|Yoko Ono's Wish Trees at Serpentine Gallery|
John Currin has enjoyed much controversial attention with his kitschy female nudes that mix pornography and art history. His new series of paintings, more Beryl Cook than Cranach, are on show at Sadie Coles HQ. The majority are painted directly from life resulting in less caricature and more realistically detailed, natural-looking faces and alluring gazes. Women, with an abundance of milky white, flawless flesh, and draped with pearls, lounge seductively over sumptuous silk cloths.
|John Currin, 'Gold Coast', 2012|
from Sadie Coles website
The Wild the Beautiful and the Damned at Hampton Court Palace could provide the type of soft-core, historical erotica that Currin pokes at.

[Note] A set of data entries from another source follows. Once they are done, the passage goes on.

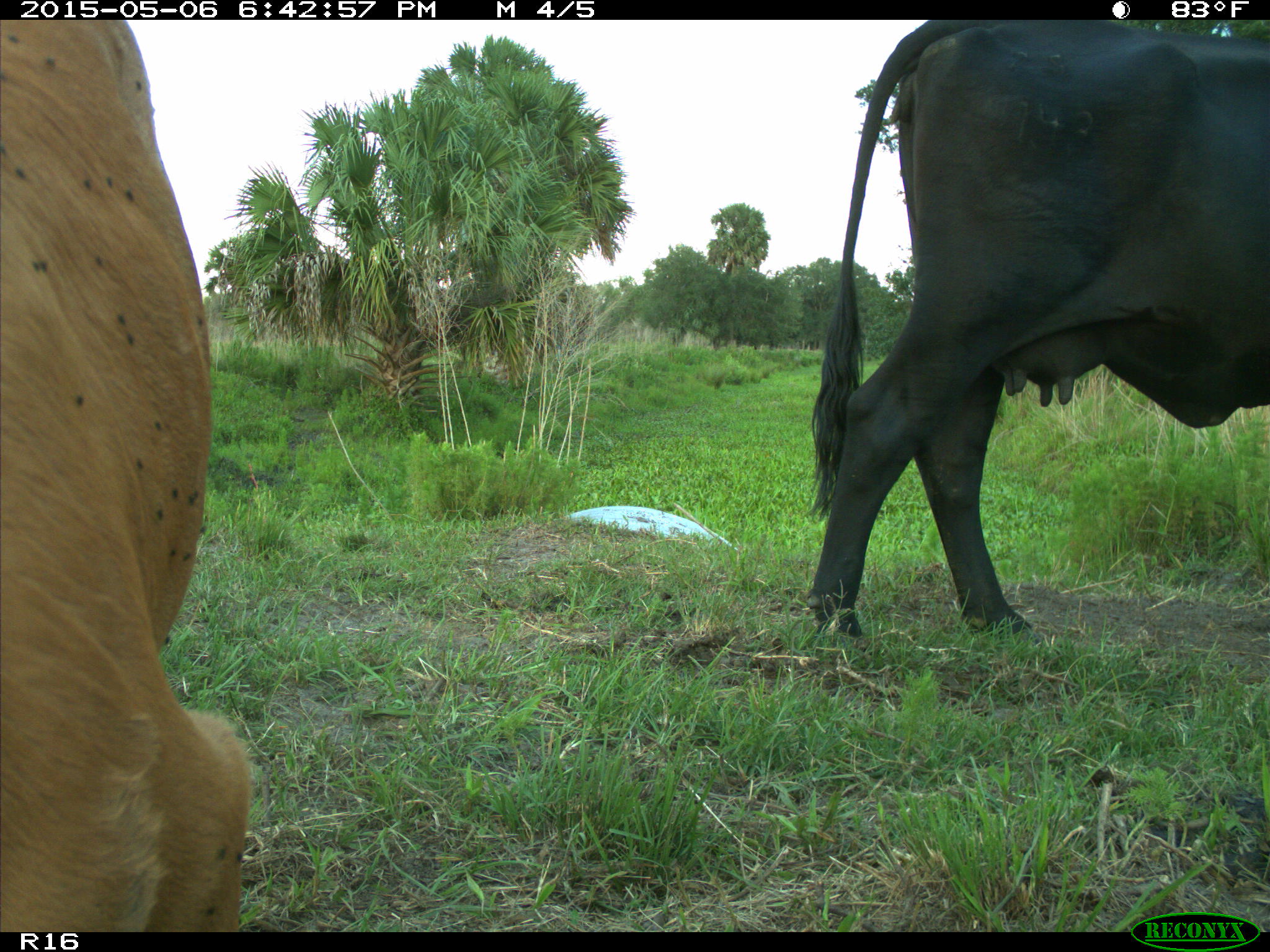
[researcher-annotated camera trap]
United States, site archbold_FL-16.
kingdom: Animalia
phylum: Chordata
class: Mammalia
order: Artiodactyla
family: Bovidae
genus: Bos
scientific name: Bos taurus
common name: domestic cow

Provocative portraiture includes the alluring teenage gazes of Peter Lely’s Windsor Beauties or Godfrey Kneller’s Hampton Court Beauties alongside mythological seductresses, thereby conflating real portraits with lurid fantasy.
|Frances Stuart, Peter Lely, c1662|
|'Cleopatra', Benedetto Gennari, c1674-5|
But Currin’s paintings are explicit. Everything is revealed; alluring, sweet smiles are cut through with fingered labias and pubic hair and there is a particularly creepy painting called Lake Place, described as a modern day Manet’s Dejeuner sur l’herbe.
|John Currin, 'Lake Place', 2012|
from Sadie Coles website
Currin is easy to write-off. Some of his imagery is knowingly and provocatively un-pc and engages our moral compass. He describes himself as an American tourist in the tradition of European painting and is the first to admit a self-conscious lack of elegance and grace, no matter how good he can paint. Currin has said that one of the joys of figuration is that it was never progressive, unlike severe modernist movements that had to be progressive with a social message. Figuration is hopelessly retrograde and doesn’t speak to the future or have that burden. But it is something that people love to do, and so it will endure. The question of it’s relevance today is at the heart of another exhibition, Perfect Nude, which opened for it’s third incarnation at Charlie Smith last night.
|Alexis Harding, 'Nude's Hole', 2012|
Dan Coombs and Phillip Allen asked 100 artists to make paintings of the nude. Released from the responsibility for choosing their subject, the artists have taken up the challenge and the result is visually complex, revealing a wide range of processes, attitudes and narratives that leap from the delicately raw in Emma Talbot’s Nude, to pink, puckered skin in Alexis Harding’s Nude’s Hole.